■ **BRIEF 1**
According to the review of The 'Burbs, which streaming service releases all eight episodes of the show?
■ **BRIEF 2**
Please rewrite the paragraph of the review of The 'Burbs that begins "A darkness descends over the sangria parties" as a short bulleted list that keeps its main facts.

■ **TEXT PASSAGE**

- - -

But if you’re in a rush and need a takeaway on the show, which drops all eight episodes on Peacock this Sunday, I’ll make it quick: for folks who unironically use “life, laugh, love” as their mantra, who take their black comedy with heaping spoonfulls of sugar, and who enjoy a glass of chardonnay or three with TV night — no judgment — The ‘Burbs should prove diverting enough. Those hoping for a dementedly good time as Keke Palmer (chipper, terrific, absolutely boosting the material) navigates a conspiracy in her suburban cul-de-sac with the same soft-as-cashmere energy as Hulu’s Only Murders in the Building, I’d suggest tempering expectations. The ‘Burbs presents as a murder mystery-comedy but lacks the feisty, darkly ironic, EC Comics energy Dante brought to his film, often playing like a young Millennial riff on Scooby-Doo that’s less interested in exhuming a fresh take on its Tales From the Crypt elements than idling comfortably within its comic inoffensiveness.
A darkness descends over the sangria parties and wine nights of Ashford Place with the arrival of Gary (Justin Kirk), a grim fellow who buys the block’s creepiest old house and spends his days filling it with axes and bags of lime. Naturally, he doesn’t make a great first impression with Samira (Palmer), who brings him baked goodies as his fellow new neighbor and has the cops called on her for her trouble. “People are [racist] assholes everywhere,” she’s told by her exhaustingly agreeable hubby Rob (Jack Whitehall, a stale piece of toast if there ever was one). True enough; racism, even the casual, sinister brand that hangs in the air of this neighborhood, is often countered with an even hand. Samira is generally more forgiving than assertive when it rears its head—a strange fit for her litigator character and for Palmer herself, though she inflects these moments with a curious glimmer of mirth, like she’s enjoying some private joke.

- - -

■ **RECORDS**
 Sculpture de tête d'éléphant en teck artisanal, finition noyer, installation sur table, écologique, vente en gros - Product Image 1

- - -

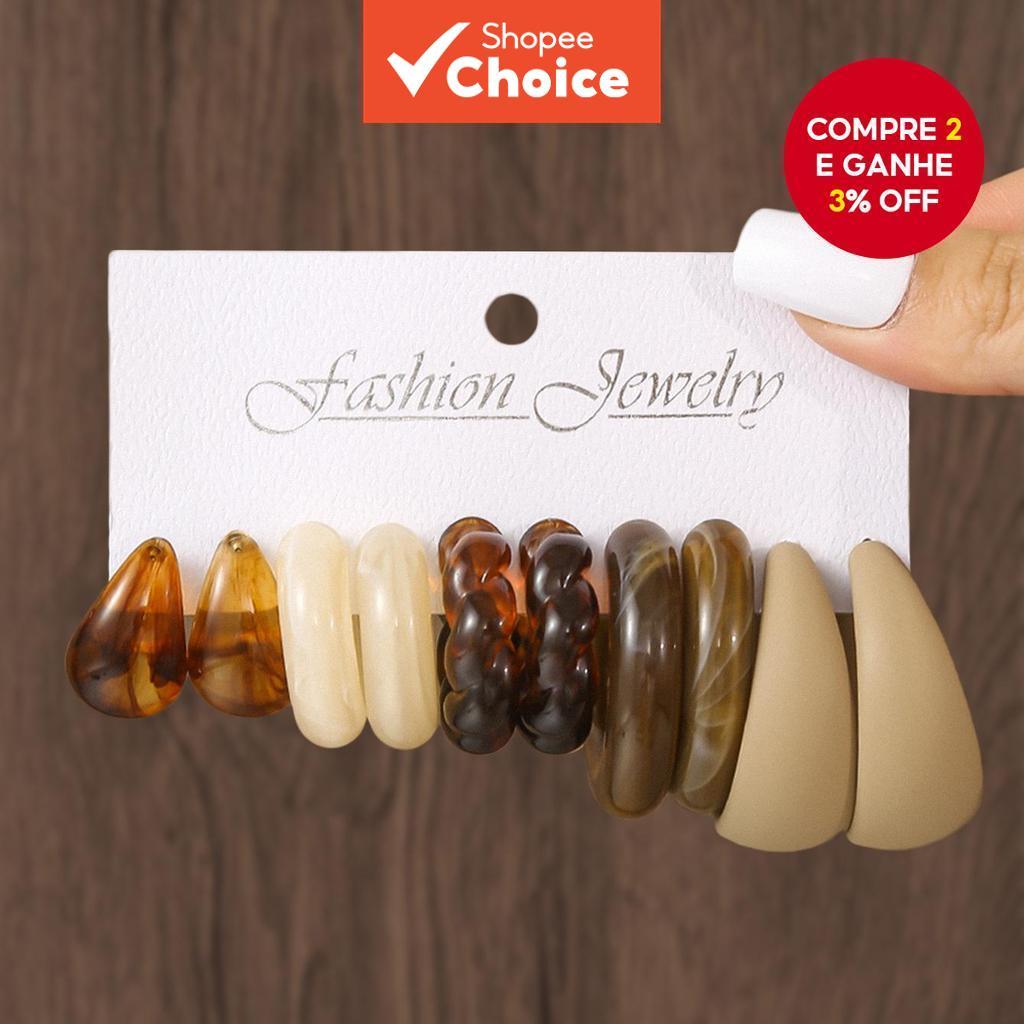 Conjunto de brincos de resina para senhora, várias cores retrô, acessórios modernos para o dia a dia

- - -

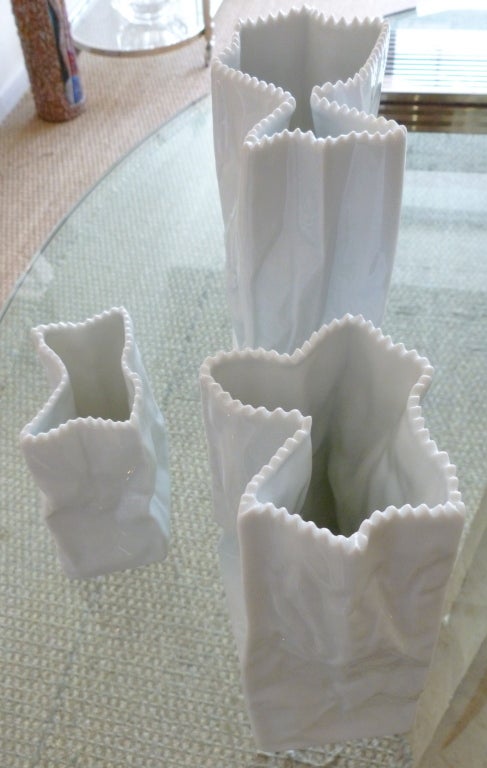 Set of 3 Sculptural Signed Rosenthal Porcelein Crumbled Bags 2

- - -

■ **YOUR RESPONSE 1**
Peacock.

■ **YOUR RESPONSE 2**
- Gary (Justin Kirk), a grim newcomer, buys the creepiest old house on Ashford Place and fills it with axes and bags of lime, darkening the neighborhood's sangria parties and wine nights.
- Samira (Keke Palmer), also a new neighbor, brings him baked goods and ends up having the cops called on her.
- Her overly agreeable husband Rob (Jack Whitehall, whom the reviewer calls stale) tells her that people are racist everywhere.
- The neighborhood's casual, sinister racism is often met with an even hand.
- Samira tends to be more forgiving than assertive when it appears. The reviewer finds this an odd fit for her litigator character and for Palmer, though Palmer plays these moments with a glimmer of private mirth.